◆ Assigned task: In the listing below, pick out lines with "Tanzania".

=== Begin Enclosure ===

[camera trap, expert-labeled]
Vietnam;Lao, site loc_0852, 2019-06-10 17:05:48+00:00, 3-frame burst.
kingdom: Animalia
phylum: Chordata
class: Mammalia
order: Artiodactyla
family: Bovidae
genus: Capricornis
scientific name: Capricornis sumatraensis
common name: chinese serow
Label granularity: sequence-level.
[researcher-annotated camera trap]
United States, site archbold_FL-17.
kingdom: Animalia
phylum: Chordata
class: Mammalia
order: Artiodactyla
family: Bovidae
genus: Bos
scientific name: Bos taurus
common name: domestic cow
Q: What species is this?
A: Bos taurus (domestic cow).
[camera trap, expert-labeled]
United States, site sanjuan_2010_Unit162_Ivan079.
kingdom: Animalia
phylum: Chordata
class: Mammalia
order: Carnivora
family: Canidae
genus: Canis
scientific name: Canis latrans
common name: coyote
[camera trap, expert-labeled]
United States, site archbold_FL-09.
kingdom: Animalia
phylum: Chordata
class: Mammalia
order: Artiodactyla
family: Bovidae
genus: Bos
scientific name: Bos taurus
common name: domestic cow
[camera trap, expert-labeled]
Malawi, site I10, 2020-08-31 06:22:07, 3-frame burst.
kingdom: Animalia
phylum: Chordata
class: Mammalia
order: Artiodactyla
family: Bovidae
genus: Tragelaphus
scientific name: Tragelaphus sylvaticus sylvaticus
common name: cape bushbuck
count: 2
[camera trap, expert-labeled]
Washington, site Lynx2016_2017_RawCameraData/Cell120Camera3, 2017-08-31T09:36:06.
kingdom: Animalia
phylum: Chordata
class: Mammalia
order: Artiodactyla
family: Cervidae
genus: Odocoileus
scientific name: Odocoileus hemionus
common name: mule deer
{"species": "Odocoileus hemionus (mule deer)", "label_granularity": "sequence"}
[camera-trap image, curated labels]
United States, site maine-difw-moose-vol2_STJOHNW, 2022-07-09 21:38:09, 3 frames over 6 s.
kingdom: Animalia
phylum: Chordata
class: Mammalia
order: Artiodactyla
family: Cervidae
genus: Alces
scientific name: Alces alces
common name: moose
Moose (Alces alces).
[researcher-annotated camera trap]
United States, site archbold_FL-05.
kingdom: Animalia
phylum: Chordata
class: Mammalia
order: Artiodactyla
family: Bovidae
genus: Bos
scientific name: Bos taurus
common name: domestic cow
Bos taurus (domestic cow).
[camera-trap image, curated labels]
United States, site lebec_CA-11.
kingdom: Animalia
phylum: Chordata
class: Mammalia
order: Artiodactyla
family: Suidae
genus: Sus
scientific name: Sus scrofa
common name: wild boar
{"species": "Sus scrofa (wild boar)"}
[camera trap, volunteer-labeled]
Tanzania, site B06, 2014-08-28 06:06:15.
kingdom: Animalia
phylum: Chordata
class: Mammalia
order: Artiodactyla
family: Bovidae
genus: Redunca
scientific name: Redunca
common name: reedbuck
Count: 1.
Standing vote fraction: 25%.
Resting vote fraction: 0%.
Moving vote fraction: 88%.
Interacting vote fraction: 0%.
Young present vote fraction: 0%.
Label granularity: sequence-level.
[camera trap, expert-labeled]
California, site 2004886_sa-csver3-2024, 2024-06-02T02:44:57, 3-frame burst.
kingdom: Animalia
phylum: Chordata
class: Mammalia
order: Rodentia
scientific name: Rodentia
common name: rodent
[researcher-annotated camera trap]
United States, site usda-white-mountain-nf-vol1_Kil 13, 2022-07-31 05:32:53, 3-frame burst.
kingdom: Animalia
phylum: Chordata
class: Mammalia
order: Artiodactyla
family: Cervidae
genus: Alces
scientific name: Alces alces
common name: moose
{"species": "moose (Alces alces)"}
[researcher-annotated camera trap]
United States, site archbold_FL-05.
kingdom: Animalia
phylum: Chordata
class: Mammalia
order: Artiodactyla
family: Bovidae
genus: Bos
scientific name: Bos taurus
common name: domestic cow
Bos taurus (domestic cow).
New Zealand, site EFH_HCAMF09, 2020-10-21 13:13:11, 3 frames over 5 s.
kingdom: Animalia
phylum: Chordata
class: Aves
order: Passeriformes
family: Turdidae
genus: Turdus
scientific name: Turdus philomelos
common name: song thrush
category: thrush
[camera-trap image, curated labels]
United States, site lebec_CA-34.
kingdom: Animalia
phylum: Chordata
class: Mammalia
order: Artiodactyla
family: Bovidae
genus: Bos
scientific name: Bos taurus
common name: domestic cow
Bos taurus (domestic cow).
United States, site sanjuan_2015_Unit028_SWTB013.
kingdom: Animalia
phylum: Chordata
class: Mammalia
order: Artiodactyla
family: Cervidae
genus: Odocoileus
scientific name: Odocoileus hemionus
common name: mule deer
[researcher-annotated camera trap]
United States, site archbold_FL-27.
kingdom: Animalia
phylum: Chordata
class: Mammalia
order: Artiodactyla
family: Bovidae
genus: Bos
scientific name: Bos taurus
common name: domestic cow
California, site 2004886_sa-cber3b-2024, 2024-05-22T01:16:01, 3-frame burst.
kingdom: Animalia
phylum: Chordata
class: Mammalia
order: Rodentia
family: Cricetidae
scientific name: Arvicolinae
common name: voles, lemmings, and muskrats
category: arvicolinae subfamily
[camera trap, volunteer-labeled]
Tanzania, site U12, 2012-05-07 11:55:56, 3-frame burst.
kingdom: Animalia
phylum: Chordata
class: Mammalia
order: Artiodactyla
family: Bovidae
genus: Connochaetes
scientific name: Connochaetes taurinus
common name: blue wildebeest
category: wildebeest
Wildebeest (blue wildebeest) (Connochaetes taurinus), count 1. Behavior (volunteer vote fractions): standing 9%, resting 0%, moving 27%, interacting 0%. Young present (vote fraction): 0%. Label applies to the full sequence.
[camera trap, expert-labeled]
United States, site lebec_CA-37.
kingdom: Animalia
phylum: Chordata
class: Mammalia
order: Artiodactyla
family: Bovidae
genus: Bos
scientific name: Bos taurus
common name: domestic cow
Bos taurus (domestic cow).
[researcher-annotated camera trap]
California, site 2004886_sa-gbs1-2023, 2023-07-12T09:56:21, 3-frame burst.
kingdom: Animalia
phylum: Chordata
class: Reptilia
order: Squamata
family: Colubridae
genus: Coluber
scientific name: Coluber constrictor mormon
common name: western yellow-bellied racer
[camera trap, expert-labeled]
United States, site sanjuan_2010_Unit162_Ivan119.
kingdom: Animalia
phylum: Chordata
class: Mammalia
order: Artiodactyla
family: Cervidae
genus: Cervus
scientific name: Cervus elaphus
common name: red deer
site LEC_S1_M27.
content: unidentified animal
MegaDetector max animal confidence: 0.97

=== End Enclosure ===

◆ Result of this exercise:
Tanzania, site B06, 2014-08-28 06:06:15.
Tanzania, site U12, 2012-05-07 11:55:56, 3-frame burst.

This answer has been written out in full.